While they were upon the fish the door opened and two men came in.
With a momentary frown Bobby recognized both; one of them the great
Sam Stone, and the other William Garland, a rich young cigar
manufacturer, quite prominent in public affairs. The latter he had
met; the former he inspected quite curiously as he acknowledged the
introduction.

Stone gave one the idea that he was extremely heavy; not that he was
so grossly stout, although he was large, but he seemed to convey an
impression of tremendous weight. His features and his expression were
heavy, his eyes were heavy-lidded, and he was taciturnity itself. He
gave Bobby a quick scrutiny from head to foot, and in that instant had
weighed him, measured him, catalogued and indexed him for future
reference for ever. Stone's only spoken word had been a hoarse
acknowledgment of his introduction, and as soon as the entrée came on
he attacked it with a voracious appetite, which, however, did not
prevent him from weighing and absorbing in silence every word that was
spoken in his hearing. Bobby found himself wondering how this
unattractive man could have secured his tremendous following, in spite
of the fact that Stone "never broke a promise and never went back on a
friend," qualities which would go far toward establishing any man in
the esteem of mankind.

It was not until the appearance of the salad that any allusion was
made to business, and then Garland, upon an impatient signal from
Stone, turned to Bobby with the suavity of which he was thorough
master.

"Mr. Sharpe tells me that you consider taking a dip into the public
utilities line," he suggested.

Instantly three of them bent an attention upon Bobby so straight that
it might have been palpable even to him, had not Stone suddenly
lighted a match to attract their attention, and glared at them.

"I have already decided," said Bobby frankly, seeing no reason for
fencing. "My legal and business advisers tell me that it would be a
good investment, and I am ready to take hold of the Brightlight
Electric as soon as the formalities can be arranged."

Stone grunted his approval, and immediately rose, looking at his
watch.

"Pleased to have met you, Mr. Burnit," he rumbled hoarsely, and took
his coat and hat. "Sorry I can't stay. Promised to meet a man."

"Coming back?" asked Garland.

"Might," responded the other, and was gone.
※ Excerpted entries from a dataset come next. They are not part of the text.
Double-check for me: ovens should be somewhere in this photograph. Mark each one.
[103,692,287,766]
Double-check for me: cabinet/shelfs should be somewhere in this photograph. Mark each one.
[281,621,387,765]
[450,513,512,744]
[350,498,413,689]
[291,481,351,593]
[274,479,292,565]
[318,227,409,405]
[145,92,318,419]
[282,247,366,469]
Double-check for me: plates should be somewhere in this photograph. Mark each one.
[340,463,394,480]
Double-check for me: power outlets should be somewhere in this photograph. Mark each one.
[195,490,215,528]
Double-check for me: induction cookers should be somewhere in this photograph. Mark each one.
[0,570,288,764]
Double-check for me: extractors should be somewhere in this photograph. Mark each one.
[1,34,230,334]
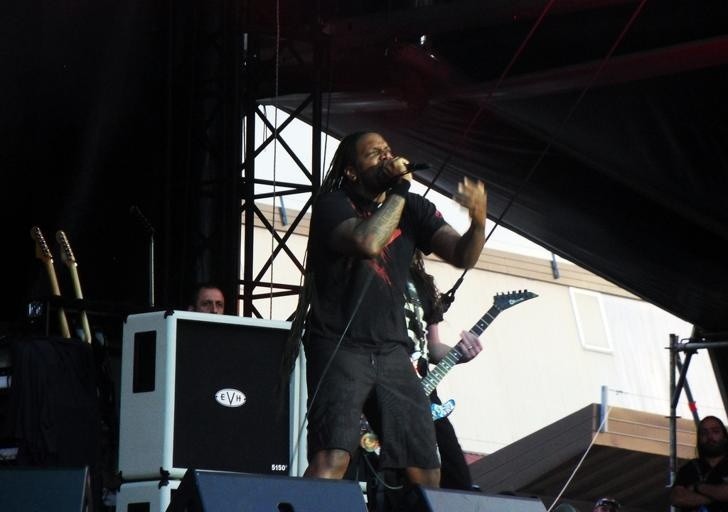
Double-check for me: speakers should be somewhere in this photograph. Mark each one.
[393,483,547,512]
[118,310,299,480]
[115,481,182,512]
[0,466,96,512]
[166,467,368,512]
As soon as Stone had left, the trifle of strain that had been apparent
prior to Bobby's very decided statement that he would go into the
business, was lifted; and Mrs. Sharpe, pink of cheek and sparkling of
eye and exhilarated by the wine to her utmost of purely physical
attractiveness, moved when the coffee was served to a chair between
Bobby and Garland, and, gifted with a purring charm, exerted herself
to the utmost to please the new-comer. She puzzled Bobby. The woman
was an entirely new type to him, and he could not fathom her.

With the clearing of the table more champagne was brought, and Bobby
began to have an uneasy dread of a "near-orgie," such as was
associated in the minds of the knowing ones with this crowd. Sharpe,
however, quickly removed this fear, for, pushing aside his own glass
with a bare sip after it had been filled, he drew forth a pencil and
produced some papers which he spread before Bobby.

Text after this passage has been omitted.